Originally native to Central America and the Caribbean, this tropical fruit today has over 500 cultivars planted around the world. Fruits of different species range from the lumpy-skinned, small Hass to smooth-skinned, large Mexican and Guatemalan types. Most commercial varieties today are hybrids of the latter two, and have a mild, somewhat nutty flavor and a smooth, oily texture. Avocados, which are sometimes called avocado pears because of their shape, contain exceptional levels of monounsaturated fat (the good kind), about the same amount of potassium as bananas, and nearly twice the amount of soluble fiber found in apples.
Since avocados ripen off the tree, you can buy them firm and let them ripen at home. Or look for ripe ones: under gentle thumb pressure these will have a slight “give” on the shoulder near the stalk end.
Allow avocados to ripen on a windowsill or kitchen counter (not in the fridge), then eat when ripe. If using only half a ripe avocado, coat the cut surface of the unused half with lemon juice and wrap it in plastic wrap to prevent it from turning black, then store in the fridge for 2–3 days.
Avocado is best used fresh, although it is sometimes baked or cooked in a soup. Slice for sandwiches; add to salads, especially seafood salads; mix it with sugar and pineapple; or purée to make ice cream.
Parma ham, dried beef, shrimp, tomatoes, grapefruit, lime, mango, pineapple, sugar, balsamic vinegar.
Guacamole; insalata tricolore .
Avocado goes brown quickly, so prepare just before use, or sprinkle well with lemon juice.
Insert a sharp knife at the stalk end and cut all the way around the stone, through the skin and flesh. Twist the cut halves in opposite directions to separate them and reveal the stone.
Carefully but firmly press the blade of the knife into the stone, then twist the knife to pull the stone free from the avocado. Alternatively, scoop out the stone with a teaspoon.
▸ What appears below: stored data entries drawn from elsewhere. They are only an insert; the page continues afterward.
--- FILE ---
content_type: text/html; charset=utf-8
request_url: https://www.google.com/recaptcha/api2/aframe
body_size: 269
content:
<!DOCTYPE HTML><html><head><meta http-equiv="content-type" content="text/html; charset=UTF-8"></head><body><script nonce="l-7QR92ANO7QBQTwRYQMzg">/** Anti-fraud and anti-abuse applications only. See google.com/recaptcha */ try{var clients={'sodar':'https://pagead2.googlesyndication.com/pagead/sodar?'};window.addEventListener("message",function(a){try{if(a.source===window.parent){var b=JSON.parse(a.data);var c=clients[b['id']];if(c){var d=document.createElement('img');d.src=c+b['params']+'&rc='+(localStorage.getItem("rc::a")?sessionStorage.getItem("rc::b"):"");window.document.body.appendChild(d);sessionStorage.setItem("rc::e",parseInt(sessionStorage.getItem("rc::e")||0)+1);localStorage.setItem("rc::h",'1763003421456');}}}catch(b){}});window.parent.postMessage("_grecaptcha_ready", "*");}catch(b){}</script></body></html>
To remove the flesh from the skin, cut each half lenghthways in half again, and gently peel the skin away from the flesh.
A medium, small-stoned variety, this has a nutty flavor and oil-rich flesh with an easily spreadable texture.
The only year-round avocado, the Hass is a good choice for dips and spreads. The creamy flesh is silky smooth and the flavor is wonderfully rich and nutty.
An easy-peeling variety with a mild flavor and pale yellow flesh that slices well. It is ideal for salads and salsas.
This popular dip, which has its origins in Mexico, can also be used as a condiment for grilled meats and seafood.
- 3 large, ripe avocados (preferably the Hass variety)
- juice of 1/2 lime
- 1/2 onion, finely chopped
- 1 medium tomato, seeded and minced
- 1 or 2 fresh hot red chiles, seeded and finely chopped
- 2 tbsp chopped cilantro, plus a few sprigs to garnish
- 2 tbsp sour cream (optional)
Pit and skin the avocados. Place the flesh in a bowl and combine with a fork or potato masher until the mixture is mashed but still chunky.
Add the lime juice then the onion, tomato, and chiles. Mix well, then stir in the cilantro. Season with salt to taste.
Fold in the sour cream, if using. Mound the guacamole into a bowl, garnish with cilantro sprigs, and serve immediately. If you cannot serve immediately, cover with plastic wrap, pressing it directly onto the surface.